Exorcisme à Essaouira

Le VI e Festival des musiques du monde s’est tenu du 26 au 29 juin. Une manifestation contre les démons de l’intolérance.

Publié le 21 juillet 2003 Lecture : 2 minutes.

Avouons-le d’emblée, Essaouira est une ville magique dont la fréquentation rend euphorique sans qu’il soit besoin de fumer la moindre substance illicite. On succombe fatalement à son charme, que l’on s’y rende pour la première fois ou qu’on soit un fidèle mélomane en pèlerinage annuel. Entre le 26 et le 29 juin, l’ancienne Mogador a accueilli la sixième édition du Festival gnaoua des musiques du monde, un événement qui a largement contribué à la notoriété de cette cité balayée par les alizés et à la réhabilitation d’un genre musical jusqu’alors négligé.
Bien sûr, l’attrait que suscite Essaouira ne plaît pas à tous. À commencer par certains de ses habitants, qui se plaignent de la flambée de l’immobilier qui a chassé les familles les plus modestes hors des remparts de la médina vers de nouveaux quartiers périphériques. Et, bien entendu, l’ambiance de fête, la mixité et le vent de liberté qui souffle sur ce petit port pendant les jours et les nuits de cette grand-messe ne sont pas du goût des barbus et autres extrémistes chagrins. Ils ne supportent pas la vue de la jeunesse vibrant aux rythmes gnaouas, et cela fait des années qu’ils crient haut et fort leur répulsion pour cette manifestation haute en couleur où se côtoient mères de famille en haik (habit traditionnel souiri), jeunes filles voilées et libérées (à les voir en transe), loubards dragueurs de Marrakech, bimbos casablancaises exhibant leur nombril, jet-set affublée d’un badge VIP : un vrai concentré du Maroc tel qu’il est.
Essaouira figurait parmi les villes cibles du réseau terroriste qui a frappé le 16 mai à Casablanca. On comprend donc aisément la « peur » d’A3, l’équipe 100 % féminine qui organise cette manifestation. Peur que le pire advienne dans ce lieu idyllique, peur de voir l’événement boudé, peur d’un dispositif de sécurité paranoïaque qui plomberait l’ambiance. Mais aucun imprévu n’est venu gâcher ce festival, et les seules surprises ont été les heureuses révélations. Comme celle du groupe casablancais Hoba Hoba Spirit, mené avec brio par Réda Allali et dont les morceaux engagés et engageants ont ravi la foule. Pas de faux-bond du public puisqu’on estime à 350 000 le nombre des festivaliers, gotha compris, décidés à narguer les obscurantistes et à dormir, pour les plus démunis, à la belle étoile sur la plage éclairée par des spots géants. Excepté le premier jour, présence du prince Moulay Rachid oblige, le service de sécurité n’a pas fait preuve d’excès de zèle.

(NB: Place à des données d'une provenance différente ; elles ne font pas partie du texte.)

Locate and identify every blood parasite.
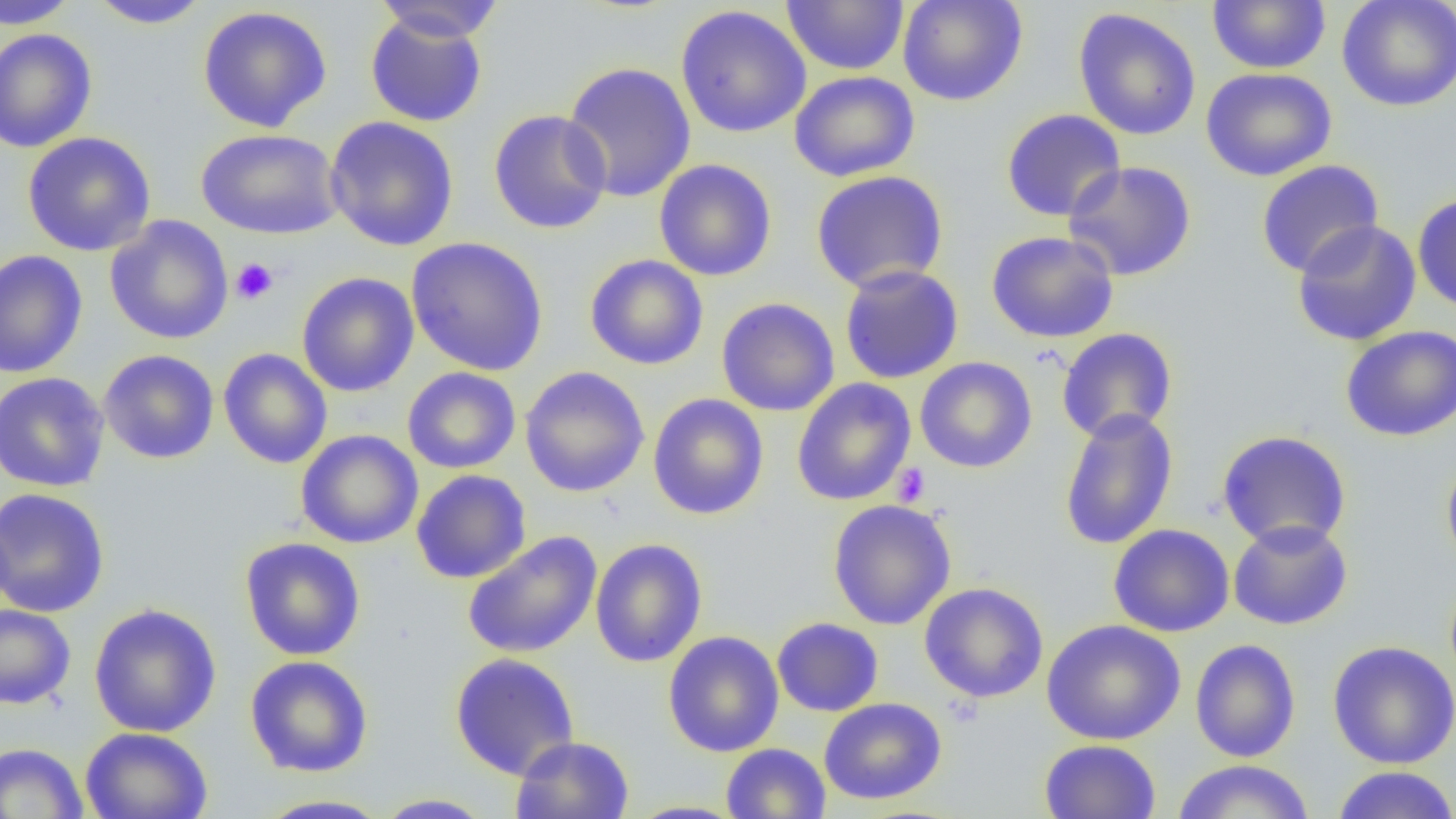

Que l’impensable se produise à Essaouira est impossible : cette cité est habitée par des esprits gnaouas qui la protègent. D’autant plus qu’ils sont convoqués par les plus grands maalems (Mahmoud Guinea, Abdeslam Alikane, Omar Hayat, etc.).

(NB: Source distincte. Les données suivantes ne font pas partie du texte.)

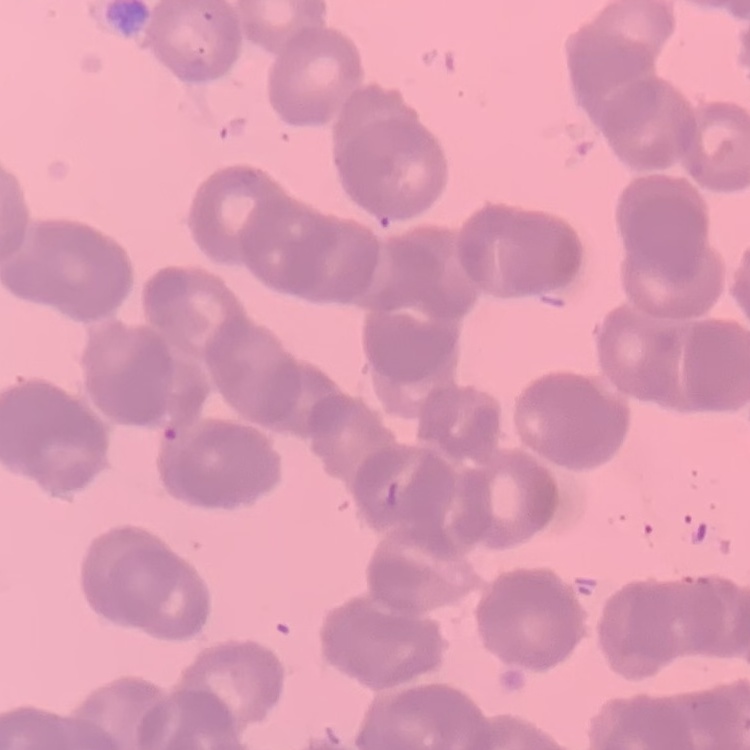 The erythrocytes show rouleaux formation. Field's or Giemsa stain. Square crop of a larger photomicrograph. Thin blood smear.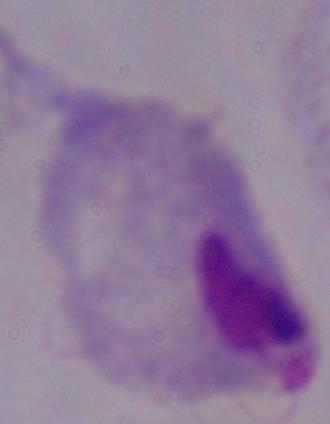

Courir tous les concerts programmés (gratuits pour la plupart) sur les huit scènes était impossible, sauf à se démultiplier. Outre les incantations des Tyour Gnaoua, on a encore la tête qui résonne des chants des Bnet Houariyat, groupe de femmes apôtres de l’émancipation. Et l’on se souvient de la joyeuse pagaille semée par Amazigh Kateb lors du concert de clôture. Au grand dam des autorités, mais pour le plus grand bonheur d’un public proche de l’hystérie, le chanteur frondeur des Gnawa Diffusion a invité la foule à franchir l’espace interdit par les responsables de la sécurité. Le 16 mai n’était plus qu’un lointain souvenir.